* [PATCH 1/2] nvme-tcp: set MSG_SENDPAGE_NOTLAST with MSG_MORE when we have more to send
@ 2020-05-05 5:20 Sagi Grimberg
2020-05-05 5:20 ` [PATCH 2/2] nvmet-tcp: " Sagi Grimberg
` (2 more replies)
0 siblings, 3 replies; 12+ messages in thread
From: Sagi Grimberg @ 2020-05-05 5:20 UTC (permalink / raw)
To: linux-nvme, Christoph Hellwig, Keith Busch
Cc: Anil Vasudevan, Mark Wunderlich
We can signal the stack that this is not the last page coming and the
stack can build a larger tso segment, so go ahead and use it.

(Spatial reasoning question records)
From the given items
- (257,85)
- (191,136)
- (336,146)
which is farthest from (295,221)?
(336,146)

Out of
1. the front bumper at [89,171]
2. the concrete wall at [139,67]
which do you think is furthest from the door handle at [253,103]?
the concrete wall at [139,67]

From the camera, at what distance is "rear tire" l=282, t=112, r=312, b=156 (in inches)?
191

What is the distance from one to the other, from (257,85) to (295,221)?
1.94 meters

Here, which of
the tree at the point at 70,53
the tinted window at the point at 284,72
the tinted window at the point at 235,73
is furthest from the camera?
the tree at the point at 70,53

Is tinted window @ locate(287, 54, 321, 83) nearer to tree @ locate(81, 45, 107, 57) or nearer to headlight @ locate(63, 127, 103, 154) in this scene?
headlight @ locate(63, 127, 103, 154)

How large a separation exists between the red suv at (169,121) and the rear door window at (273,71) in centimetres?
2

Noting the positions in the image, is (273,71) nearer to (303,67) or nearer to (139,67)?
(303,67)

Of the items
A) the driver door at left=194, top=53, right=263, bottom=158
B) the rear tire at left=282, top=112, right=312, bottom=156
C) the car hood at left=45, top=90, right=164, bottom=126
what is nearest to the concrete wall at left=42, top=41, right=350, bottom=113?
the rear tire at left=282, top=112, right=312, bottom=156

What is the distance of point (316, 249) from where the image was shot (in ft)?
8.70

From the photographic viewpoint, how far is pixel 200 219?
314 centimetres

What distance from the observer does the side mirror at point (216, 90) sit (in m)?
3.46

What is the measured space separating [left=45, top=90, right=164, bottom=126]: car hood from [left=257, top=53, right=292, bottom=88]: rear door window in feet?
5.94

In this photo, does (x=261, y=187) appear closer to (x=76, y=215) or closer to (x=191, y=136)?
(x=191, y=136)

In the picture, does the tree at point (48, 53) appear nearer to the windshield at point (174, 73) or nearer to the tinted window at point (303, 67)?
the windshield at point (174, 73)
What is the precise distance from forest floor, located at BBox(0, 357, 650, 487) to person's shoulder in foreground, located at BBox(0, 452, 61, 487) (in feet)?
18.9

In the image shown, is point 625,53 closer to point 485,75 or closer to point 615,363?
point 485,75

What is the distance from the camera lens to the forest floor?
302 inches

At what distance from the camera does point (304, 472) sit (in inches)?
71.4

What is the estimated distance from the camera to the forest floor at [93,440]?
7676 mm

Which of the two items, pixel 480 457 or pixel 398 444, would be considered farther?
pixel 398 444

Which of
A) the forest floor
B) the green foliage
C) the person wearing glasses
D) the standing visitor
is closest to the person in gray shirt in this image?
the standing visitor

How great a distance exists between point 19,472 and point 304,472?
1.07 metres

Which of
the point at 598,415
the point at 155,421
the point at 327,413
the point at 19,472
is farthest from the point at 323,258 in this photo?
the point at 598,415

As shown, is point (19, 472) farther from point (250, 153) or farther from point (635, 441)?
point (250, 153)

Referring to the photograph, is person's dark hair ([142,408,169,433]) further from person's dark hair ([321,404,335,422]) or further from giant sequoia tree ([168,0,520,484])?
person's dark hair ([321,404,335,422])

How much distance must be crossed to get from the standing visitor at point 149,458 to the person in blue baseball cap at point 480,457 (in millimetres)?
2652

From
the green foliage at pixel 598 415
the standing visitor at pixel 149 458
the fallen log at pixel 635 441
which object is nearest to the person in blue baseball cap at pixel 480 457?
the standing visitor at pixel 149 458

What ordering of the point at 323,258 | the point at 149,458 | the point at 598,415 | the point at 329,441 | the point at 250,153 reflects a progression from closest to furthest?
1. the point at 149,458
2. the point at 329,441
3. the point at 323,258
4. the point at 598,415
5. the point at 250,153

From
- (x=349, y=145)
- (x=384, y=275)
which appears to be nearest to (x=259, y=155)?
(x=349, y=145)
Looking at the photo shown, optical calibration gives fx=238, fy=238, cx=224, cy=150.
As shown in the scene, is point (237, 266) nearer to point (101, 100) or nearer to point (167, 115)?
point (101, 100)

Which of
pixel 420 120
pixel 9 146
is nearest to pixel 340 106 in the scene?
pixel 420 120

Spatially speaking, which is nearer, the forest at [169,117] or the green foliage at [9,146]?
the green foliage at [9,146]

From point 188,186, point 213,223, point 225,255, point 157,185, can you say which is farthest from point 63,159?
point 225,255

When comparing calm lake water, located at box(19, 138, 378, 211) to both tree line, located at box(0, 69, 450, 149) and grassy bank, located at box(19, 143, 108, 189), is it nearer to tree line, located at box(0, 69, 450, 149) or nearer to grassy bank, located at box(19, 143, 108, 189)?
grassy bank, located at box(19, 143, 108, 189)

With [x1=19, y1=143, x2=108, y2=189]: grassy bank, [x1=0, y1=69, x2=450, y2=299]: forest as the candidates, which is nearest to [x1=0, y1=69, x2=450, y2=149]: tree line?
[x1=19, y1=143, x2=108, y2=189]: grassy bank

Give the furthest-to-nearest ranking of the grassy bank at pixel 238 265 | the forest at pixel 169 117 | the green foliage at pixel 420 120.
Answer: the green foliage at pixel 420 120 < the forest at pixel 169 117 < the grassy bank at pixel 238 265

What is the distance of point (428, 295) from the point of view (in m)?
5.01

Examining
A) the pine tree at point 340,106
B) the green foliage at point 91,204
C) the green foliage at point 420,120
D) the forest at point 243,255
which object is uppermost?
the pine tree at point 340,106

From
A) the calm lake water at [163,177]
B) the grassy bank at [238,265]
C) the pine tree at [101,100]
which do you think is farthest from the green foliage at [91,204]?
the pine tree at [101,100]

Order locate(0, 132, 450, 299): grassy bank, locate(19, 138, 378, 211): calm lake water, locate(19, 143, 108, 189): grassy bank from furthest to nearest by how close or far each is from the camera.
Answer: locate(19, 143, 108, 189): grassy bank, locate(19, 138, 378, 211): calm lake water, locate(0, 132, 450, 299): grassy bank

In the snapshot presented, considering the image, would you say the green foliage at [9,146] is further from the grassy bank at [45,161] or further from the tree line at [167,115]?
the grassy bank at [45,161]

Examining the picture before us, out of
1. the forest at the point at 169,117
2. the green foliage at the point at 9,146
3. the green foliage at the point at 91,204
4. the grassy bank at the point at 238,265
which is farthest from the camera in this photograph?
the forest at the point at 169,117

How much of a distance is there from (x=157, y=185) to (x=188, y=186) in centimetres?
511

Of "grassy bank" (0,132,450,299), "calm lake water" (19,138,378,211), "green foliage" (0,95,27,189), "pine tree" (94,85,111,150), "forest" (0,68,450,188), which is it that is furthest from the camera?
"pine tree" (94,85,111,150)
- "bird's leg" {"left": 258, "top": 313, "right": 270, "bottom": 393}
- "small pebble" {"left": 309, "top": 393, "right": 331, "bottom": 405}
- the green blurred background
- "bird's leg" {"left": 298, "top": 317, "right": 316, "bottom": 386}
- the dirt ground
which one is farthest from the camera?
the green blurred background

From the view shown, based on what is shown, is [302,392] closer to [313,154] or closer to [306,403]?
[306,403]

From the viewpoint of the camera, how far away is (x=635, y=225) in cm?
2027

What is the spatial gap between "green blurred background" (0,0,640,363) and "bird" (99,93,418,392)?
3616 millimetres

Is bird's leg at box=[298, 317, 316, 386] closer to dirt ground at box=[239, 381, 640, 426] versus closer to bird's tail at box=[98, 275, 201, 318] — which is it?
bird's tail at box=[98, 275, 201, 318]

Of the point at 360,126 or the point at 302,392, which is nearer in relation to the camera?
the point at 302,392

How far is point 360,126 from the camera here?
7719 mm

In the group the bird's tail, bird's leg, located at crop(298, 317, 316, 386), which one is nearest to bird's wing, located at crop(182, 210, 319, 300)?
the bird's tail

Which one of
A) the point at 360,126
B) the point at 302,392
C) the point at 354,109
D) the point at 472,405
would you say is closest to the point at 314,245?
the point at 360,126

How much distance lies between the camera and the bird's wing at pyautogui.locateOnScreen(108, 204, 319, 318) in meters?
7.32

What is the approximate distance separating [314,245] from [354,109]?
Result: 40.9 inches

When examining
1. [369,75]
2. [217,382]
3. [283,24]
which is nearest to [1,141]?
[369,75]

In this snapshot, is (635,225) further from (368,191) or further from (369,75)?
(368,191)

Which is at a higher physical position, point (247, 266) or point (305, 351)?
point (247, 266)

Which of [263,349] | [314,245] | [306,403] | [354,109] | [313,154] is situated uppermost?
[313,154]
--
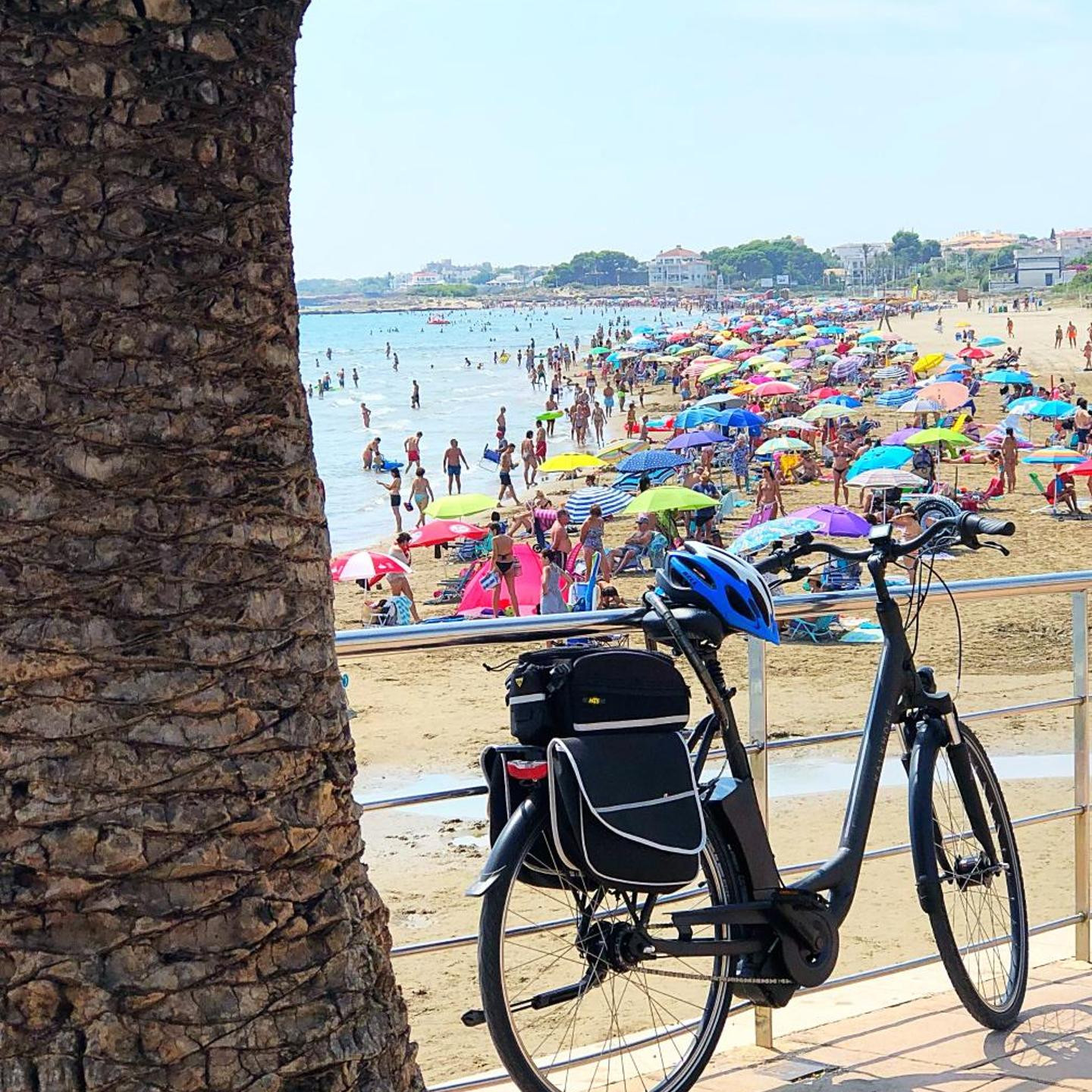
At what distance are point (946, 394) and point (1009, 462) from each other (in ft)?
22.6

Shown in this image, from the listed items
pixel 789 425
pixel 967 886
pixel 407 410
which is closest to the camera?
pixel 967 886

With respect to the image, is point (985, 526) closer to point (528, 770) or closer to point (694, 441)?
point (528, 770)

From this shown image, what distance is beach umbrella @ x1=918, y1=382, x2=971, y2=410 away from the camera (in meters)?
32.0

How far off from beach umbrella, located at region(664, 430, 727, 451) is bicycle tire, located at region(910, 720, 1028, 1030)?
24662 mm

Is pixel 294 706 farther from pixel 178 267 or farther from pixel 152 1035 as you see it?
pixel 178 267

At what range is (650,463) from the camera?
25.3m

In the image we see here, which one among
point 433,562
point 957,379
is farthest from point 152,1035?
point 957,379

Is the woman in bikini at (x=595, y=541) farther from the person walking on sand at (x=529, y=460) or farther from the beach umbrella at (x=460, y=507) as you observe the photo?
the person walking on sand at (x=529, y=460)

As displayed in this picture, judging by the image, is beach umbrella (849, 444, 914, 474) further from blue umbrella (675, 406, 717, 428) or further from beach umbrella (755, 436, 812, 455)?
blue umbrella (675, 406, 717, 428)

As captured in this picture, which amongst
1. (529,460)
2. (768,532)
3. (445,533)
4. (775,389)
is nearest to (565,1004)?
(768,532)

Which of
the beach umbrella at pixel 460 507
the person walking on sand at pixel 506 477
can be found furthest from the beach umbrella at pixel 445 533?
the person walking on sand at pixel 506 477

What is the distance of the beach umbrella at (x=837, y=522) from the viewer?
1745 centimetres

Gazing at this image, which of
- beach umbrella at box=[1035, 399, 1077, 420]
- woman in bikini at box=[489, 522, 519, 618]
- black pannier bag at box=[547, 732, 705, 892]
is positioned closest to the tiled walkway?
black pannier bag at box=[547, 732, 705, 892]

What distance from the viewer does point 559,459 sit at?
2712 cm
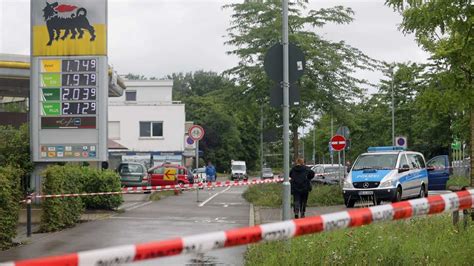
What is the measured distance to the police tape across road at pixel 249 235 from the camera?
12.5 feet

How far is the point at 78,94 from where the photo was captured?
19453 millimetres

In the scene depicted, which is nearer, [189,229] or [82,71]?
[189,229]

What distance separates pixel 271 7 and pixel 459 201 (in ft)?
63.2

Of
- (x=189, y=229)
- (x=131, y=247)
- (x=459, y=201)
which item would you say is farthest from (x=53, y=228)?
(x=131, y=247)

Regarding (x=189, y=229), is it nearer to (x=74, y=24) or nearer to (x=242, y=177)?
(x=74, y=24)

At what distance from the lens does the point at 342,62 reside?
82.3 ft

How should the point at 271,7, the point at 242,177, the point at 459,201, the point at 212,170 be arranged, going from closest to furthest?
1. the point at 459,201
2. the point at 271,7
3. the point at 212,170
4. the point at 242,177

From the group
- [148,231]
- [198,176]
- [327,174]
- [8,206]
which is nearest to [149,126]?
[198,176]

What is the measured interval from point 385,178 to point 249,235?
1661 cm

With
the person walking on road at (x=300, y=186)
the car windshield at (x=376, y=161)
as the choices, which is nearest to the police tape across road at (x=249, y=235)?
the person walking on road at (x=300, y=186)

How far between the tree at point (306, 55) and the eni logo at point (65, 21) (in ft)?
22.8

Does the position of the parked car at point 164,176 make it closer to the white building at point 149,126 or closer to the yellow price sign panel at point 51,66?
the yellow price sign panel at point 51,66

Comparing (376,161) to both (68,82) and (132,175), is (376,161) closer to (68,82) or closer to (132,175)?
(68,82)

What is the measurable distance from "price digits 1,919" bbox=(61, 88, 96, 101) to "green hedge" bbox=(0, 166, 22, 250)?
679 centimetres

> Exercise goal:
In one to three sentences, explain why the patch email says MSG_SENDPAGE_NOTLAST should be set along with MSG_MORE when there is more to send. The records are separate material, unrelated to the patch email.

> Result:
Setting it signals the stack that the page being sent is not the last page coming. With that signal, the stack can build a larger tso segment, so the patch uses the flag.